SINGAPORE -- Defense group Singapore Technologies Engineering, one of the world's leading aircraft maintenance providers, said on Sept. 13 that it will buy an aircraft component unit from General Electric in a bid to expand its aviation manufacturing business.
ST Engineering said it will buy all of Baltimore-based Middle River Aircraft Systems from the U.S. conglomerate in a deal valued at $630 million. MRAS produces nacelles -- casings that house engines -- for aircraft makers including Airbus and Bombardier. The acquisition is expected to be completed by the end of the 2019 first quarter.
ST Engineering CEO Vincent Chong, in a webcast briefing, described the deal as an "enabler" that will allow the company to produce more varied aircraft components, such as doors.

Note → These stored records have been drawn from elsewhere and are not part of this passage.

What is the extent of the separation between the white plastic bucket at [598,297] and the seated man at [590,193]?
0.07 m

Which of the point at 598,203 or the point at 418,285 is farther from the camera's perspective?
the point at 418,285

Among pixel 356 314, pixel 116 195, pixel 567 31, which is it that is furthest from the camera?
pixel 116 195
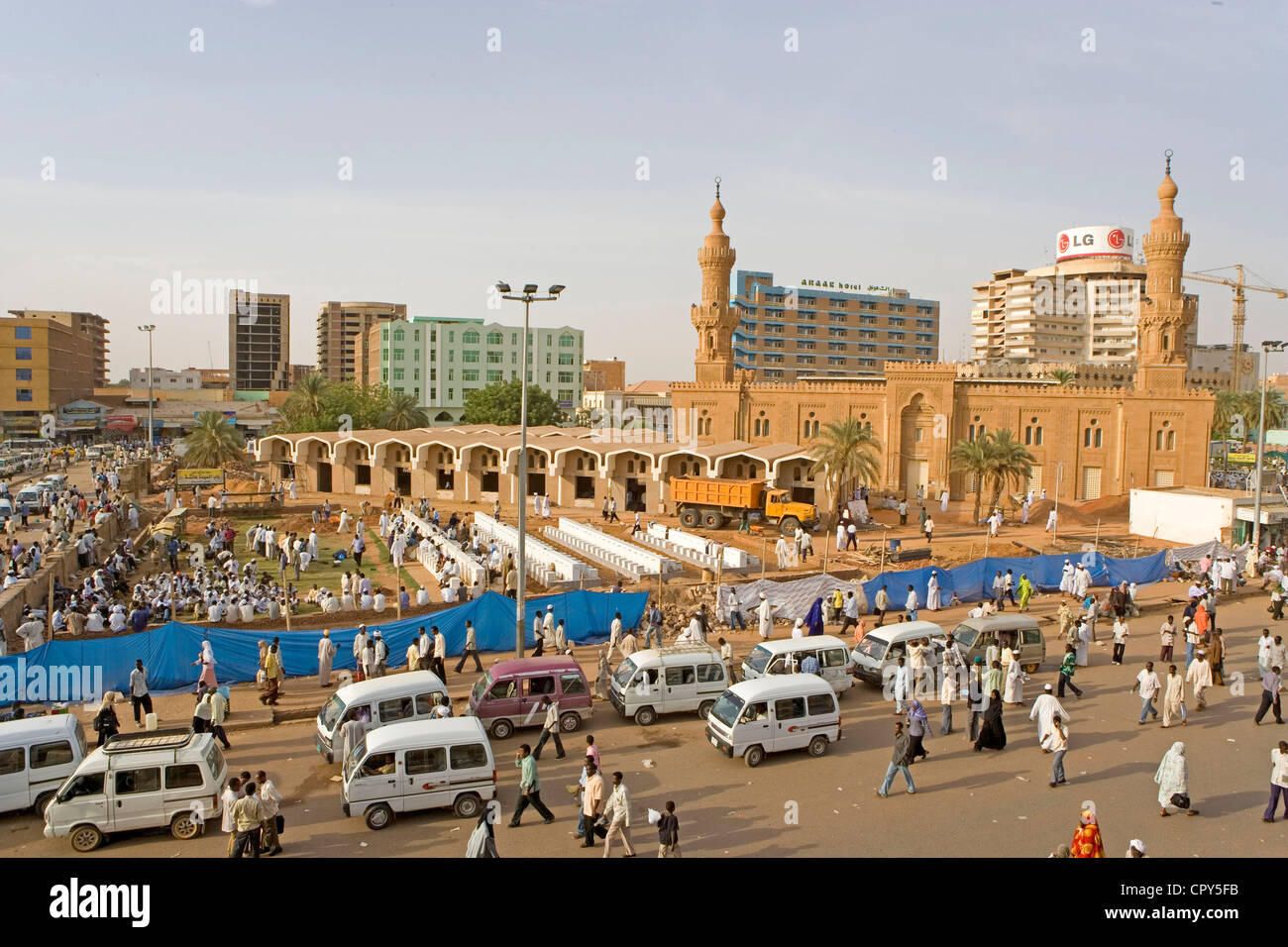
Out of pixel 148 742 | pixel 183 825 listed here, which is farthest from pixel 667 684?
pixel 148 742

The Singaporean state-owned group makes defense equipment for the city state, but it also has commercial businesses including aircraft maintenance and electronics production. In aircraft components, ST Engineering supplies flat panels for Airbus.
The purchase comes as the outlook for the company's aircraft maintenance business is unclear, with newer planes requiring less upkeep.
Competition is also intensifying because maintenance providers are growing in neighboring countries with lower labor costs. Regional rivals include Garuda Maintenance Facility AeroAsia, a unit of flag carrier Garuda Indonesia.
Nacelle manufacturing, on the other hand, is expected to see steady growth over the coming decades. According to ST Engineering, 37,390 aircraft will be added in the global market over the next 20 years as air traffic demand rises.
MRAS has been in the aviation business for about 90 years, ST Engineering said. It has around 800 employees, making engine nacelles as an original equipment manufacturer for global aircraft makers.
ST Engineering, which has partnered with GE in the engine repair business, said it will obtain patents and other intellectual property owned by MRAS.
Thursday's announcement came after Singapore markets closed. ST Engineering's share price rose 0.3% on the day to 3.29 Singapore dollars, which translates to a market value of SG$10.27 billion ($7.5 billion).